On 18 March 2025, the High Court gave judgment on the set-aside application.
Right to bring a set aside application
The court noted that, whilst in general without notice injunction applications afford respondents the right to apply to set aside or vary them, that is not an unqualified right. The court may reject such an application on the basis that it should have been brought sooner, as the factual basis of the application was already known to or could reasonably have been discovered by the applicant.
In the present circumstances, the court held that whilst certain aspects of the application could and should have been advanced both more quickly and in a more focused manner than they were, not all of the evidence was available at such a point that the court was persuaded that D1 should have brought the present application at an earlier time. In particular, it had not come to light until after the previous application that the mobile devices used by the alleged former acquaintance of D1 and D2 and other individuals connected to the WhatsApp messages and threatening communications had been broken and/or stolen and accordingly not submitted for imaging. In the circumstances, the applicant did have a right to bring the set-aside application, as it relied on evidence that could not have been meaningfully deployed much sooner.

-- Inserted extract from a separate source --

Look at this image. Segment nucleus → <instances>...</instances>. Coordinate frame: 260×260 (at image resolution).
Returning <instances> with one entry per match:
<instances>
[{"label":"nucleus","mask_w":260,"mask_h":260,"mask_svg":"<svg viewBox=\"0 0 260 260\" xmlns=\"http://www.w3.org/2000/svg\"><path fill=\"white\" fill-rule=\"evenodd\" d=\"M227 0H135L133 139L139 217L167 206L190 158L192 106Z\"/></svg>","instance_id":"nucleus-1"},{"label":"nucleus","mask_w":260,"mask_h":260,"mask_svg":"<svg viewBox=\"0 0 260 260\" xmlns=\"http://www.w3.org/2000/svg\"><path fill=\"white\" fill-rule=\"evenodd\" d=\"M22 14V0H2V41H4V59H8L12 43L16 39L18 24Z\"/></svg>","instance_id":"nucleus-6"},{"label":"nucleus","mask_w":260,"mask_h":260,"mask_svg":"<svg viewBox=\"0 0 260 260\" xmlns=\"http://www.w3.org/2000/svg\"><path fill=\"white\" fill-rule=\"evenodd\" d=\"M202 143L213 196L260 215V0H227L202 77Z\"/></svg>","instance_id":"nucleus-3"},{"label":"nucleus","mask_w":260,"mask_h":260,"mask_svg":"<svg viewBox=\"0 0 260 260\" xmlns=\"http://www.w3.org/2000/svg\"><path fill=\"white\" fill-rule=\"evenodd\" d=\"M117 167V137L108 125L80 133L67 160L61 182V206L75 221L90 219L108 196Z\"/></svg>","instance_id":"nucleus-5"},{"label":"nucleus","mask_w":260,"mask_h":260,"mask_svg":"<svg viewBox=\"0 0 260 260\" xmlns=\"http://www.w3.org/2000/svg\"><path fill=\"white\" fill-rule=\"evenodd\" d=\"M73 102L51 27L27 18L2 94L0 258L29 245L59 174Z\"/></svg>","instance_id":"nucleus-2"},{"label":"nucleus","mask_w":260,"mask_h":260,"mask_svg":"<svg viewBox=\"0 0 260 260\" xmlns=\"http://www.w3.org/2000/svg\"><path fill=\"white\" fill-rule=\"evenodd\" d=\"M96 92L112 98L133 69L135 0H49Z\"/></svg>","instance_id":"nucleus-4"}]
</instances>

Cross-examination on interim applications
The court noted that whilst it has the power to direct oral evidence at the hearing of interim applications, cross-examination on interim applications should generally be reserved for exceptional circumstances to avoid disrupting the pre-trial process and minimise the risk of unfairness (Hunt v Annolight & Ors [2021] EWCA Civ 1663).

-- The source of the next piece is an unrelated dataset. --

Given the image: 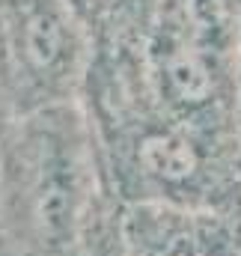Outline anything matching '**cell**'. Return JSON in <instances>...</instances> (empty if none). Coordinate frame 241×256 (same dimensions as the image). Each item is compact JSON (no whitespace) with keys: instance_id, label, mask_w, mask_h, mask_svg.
Segmentation results:
<instances>
[{"instance_id":"1","label":"cell","mask_w":241,"mask_h":256,"mask_svg":"<svg viewBox=\"0 0 241 256\" xmlns=\"http://www.w3.org/2000/svg\"><path fill=\"white\" fill-rule=\"evenodd\" d=\"M122 206L104 176L92 126L54 104L0 137V208L24 256H72Z\"/></svg>"},{"instance_id":"2","label":"cell","mask_w":241,"mask_h":256,"mask_svg":"<svg viewBox=\"0 0 241 256\" xmlns=\"http://www.w3.org/2000/svg\"><path fill=\"white\" fill-rule=\"evenodd\" d=\"M125 256H241V212L122 206Z\"/></svg>"},{"instance_id":"3","label":"cell","mask_w":241,"mask_h":256,"mask_svg":"<svg viewBox=\"0 0 241 256\" xmlns=\"http://www.w3.org/2000/svg\"><path fill=\"white\" fill-rule=\"evenodd\" d=\"M0 256H24L18 250L15 236H12V230H9V224L3 218V208H0Z\"/></svg>"}]
</instances>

In the circumstances, the court held that it was appropriate to permit cross-examination. The court considered the seriousness of both the interim relief granted and the allegations of a conspiracy to pervert the course of justice. The court further noted that without cross-examination, it would be difficult for D1 to challenge the authenticity of the WhatsApp messages and threatening communications, due to shortcomings in the data available to the parties.

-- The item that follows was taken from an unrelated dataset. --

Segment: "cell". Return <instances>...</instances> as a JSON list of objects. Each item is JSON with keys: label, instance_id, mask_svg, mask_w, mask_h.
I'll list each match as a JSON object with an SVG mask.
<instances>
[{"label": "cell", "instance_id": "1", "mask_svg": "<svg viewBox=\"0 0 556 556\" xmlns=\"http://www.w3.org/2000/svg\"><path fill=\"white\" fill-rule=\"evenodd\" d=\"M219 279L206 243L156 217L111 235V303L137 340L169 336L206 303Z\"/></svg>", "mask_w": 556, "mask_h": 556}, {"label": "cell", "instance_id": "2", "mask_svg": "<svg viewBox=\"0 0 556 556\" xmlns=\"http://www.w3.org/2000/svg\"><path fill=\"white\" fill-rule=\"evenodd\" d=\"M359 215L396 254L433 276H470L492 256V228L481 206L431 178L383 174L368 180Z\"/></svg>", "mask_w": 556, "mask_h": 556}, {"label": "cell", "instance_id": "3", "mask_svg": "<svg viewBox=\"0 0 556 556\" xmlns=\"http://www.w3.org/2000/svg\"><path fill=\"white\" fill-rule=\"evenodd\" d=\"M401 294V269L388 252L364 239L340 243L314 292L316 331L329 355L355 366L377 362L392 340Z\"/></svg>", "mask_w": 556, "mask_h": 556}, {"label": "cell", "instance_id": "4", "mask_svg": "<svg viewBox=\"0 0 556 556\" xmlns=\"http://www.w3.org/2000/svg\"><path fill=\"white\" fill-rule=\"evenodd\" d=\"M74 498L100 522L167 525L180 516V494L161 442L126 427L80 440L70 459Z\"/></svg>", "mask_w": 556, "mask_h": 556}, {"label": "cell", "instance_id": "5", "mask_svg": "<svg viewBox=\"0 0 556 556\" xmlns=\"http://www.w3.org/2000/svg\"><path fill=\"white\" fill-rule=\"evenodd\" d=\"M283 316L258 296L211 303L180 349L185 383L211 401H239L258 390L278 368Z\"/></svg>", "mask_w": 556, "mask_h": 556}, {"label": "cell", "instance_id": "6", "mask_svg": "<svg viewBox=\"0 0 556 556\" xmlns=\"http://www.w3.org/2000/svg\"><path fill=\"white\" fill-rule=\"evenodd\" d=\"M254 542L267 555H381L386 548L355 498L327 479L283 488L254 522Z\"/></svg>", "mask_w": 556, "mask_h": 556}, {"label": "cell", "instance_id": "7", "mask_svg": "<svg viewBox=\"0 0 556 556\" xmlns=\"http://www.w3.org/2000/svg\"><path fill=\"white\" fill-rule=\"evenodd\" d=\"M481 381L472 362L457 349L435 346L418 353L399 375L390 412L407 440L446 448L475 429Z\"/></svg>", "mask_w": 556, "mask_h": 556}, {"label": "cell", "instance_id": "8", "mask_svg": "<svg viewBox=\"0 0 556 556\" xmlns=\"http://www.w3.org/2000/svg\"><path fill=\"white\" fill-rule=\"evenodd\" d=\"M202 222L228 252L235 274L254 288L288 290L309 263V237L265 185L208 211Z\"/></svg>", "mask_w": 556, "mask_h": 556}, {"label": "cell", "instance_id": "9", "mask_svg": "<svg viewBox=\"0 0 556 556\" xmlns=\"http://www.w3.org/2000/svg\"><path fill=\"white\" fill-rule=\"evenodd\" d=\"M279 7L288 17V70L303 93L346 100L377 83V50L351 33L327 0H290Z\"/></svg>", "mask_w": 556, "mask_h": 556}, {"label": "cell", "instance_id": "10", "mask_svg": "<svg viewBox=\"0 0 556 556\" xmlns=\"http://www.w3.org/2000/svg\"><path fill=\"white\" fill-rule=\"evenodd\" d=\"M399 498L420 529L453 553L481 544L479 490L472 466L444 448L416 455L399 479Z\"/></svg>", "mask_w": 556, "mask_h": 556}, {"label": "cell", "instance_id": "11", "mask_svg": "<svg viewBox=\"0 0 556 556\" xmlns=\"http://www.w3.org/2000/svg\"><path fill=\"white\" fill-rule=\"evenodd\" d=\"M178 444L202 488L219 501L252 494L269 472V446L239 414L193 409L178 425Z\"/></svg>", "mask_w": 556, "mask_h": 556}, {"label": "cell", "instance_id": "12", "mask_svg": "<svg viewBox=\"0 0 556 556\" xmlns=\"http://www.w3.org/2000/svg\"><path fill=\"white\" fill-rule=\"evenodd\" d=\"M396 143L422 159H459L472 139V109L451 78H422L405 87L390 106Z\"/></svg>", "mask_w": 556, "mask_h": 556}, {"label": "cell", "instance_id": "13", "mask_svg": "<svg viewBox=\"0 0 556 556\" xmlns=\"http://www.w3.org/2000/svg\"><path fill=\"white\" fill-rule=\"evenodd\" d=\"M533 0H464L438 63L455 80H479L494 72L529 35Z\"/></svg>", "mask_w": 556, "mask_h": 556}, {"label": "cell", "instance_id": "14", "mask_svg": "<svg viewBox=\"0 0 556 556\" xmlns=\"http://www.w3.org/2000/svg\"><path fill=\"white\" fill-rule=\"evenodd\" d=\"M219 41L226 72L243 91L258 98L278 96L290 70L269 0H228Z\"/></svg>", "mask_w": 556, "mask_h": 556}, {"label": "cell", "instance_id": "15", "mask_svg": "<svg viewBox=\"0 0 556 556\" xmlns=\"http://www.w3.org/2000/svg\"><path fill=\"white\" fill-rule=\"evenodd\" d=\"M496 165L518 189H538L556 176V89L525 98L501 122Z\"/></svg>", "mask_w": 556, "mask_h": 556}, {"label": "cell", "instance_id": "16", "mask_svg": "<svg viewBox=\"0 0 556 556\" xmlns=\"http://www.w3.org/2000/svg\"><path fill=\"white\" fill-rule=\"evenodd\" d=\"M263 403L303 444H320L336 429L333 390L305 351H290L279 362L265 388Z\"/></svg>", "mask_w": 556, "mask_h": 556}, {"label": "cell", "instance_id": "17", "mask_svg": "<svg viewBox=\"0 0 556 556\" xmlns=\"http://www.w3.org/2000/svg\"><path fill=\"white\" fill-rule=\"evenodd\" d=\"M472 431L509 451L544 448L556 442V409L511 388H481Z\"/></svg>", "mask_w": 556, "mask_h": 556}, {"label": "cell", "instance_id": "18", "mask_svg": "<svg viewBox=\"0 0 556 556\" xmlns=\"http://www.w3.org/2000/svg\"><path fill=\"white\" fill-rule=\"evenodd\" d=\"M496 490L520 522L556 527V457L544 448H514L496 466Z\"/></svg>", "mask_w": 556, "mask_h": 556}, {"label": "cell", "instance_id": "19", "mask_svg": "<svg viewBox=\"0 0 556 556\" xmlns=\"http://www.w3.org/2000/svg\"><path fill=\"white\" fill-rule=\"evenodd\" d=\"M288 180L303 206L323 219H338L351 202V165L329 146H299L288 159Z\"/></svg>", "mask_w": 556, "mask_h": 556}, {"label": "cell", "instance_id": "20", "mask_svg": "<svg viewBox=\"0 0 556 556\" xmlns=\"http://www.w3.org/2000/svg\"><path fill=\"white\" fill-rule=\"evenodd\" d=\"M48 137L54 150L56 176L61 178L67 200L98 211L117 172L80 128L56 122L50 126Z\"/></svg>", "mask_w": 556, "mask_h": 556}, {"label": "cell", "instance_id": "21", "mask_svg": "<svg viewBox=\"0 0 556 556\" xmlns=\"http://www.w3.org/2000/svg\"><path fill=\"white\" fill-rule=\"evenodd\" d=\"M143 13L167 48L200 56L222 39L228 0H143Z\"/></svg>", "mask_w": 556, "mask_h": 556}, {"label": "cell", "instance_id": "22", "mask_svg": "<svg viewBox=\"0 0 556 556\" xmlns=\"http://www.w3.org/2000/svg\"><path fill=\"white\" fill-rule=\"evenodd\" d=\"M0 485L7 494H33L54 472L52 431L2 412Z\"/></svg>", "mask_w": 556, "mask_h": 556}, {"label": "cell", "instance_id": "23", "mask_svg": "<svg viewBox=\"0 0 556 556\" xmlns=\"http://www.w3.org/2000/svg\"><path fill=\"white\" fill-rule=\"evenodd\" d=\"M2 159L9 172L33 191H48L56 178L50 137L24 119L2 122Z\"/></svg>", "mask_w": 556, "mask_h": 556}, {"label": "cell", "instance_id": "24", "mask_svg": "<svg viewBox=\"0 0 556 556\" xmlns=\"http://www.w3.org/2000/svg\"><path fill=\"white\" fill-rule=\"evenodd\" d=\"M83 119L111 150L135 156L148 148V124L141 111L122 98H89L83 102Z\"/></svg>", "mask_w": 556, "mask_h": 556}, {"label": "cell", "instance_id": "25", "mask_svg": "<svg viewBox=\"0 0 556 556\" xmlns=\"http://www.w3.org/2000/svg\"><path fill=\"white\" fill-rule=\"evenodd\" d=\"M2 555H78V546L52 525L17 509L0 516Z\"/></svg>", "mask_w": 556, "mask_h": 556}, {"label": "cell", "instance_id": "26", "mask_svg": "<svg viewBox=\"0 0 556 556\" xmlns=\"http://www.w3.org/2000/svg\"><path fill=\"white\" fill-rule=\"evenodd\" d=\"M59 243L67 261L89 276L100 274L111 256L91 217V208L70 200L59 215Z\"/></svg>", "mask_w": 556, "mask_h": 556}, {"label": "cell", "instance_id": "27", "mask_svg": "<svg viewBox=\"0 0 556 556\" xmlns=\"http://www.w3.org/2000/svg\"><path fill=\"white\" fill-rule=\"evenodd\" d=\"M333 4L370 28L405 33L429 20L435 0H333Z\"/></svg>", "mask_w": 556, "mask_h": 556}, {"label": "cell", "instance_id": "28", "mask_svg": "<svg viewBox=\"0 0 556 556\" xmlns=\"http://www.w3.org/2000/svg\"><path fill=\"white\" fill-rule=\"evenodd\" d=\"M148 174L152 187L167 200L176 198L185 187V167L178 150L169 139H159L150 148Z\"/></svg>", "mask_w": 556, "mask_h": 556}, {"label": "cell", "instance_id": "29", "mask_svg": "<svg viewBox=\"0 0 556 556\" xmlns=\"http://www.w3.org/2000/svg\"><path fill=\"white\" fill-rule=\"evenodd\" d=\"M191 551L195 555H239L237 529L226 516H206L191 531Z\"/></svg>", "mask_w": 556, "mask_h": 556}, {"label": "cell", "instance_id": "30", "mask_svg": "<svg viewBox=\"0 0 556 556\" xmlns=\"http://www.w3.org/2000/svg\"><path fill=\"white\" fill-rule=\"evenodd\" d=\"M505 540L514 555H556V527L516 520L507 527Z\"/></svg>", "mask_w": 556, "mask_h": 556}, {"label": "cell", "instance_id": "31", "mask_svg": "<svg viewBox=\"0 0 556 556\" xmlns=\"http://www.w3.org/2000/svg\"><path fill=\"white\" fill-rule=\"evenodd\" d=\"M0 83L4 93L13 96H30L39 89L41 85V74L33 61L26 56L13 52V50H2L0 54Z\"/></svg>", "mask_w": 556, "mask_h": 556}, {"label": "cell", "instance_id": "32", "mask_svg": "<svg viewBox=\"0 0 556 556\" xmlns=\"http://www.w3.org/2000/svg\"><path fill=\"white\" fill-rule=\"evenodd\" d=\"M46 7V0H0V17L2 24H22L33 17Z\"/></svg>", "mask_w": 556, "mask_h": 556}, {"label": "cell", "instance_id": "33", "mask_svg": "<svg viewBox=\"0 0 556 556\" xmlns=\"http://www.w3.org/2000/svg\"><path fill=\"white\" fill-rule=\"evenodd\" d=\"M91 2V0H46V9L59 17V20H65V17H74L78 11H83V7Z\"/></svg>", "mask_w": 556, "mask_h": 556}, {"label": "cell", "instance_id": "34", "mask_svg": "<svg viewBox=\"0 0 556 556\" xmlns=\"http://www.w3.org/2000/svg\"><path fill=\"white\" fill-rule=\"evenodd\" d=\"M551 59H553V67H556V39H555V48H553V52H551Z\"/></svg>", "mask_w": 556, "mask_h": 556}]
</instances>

When setting directions for cross-examination, the court set strict parameters stating, “the court will not entertain a fishing expedition with a view to the formulation of that case at the hearing itself”. Further, the court made clear that the permission for cross-examination was subject to D1 setting out the allegations advanced against all individuals said to be implicated as fully as possible. In addition, the court made clear that to the extent:
- D1 asserted that any of the persons implicated were said to have held a particular motive for their actions, that motive should be identified along with the reasons they may hold it;
- other events or matters were relied upon by D1 to support the allegations, they must be identified. The court would not permit cross-examination by ambush; and
- D1 asserted a positive case as to why he and/or D2 or any other individual were not responsible for the various communications, that must be set out.
Comment
This judgment provides useful guidance on the circumstances in which the court will, exceptionally, permit evidentiary hearings for interim applications. It is also an important reminder of (1) the importance of preserving electronic communications and metadata when litigation is within a party’s contemplation and (2) the need for respondents to act promptly when challenging a without notice injunction. Whilst there is a general right to apply to set aside a without notice injunction, this right is not unqualified and may be denied if the respondent brings the application with unnecessary delay.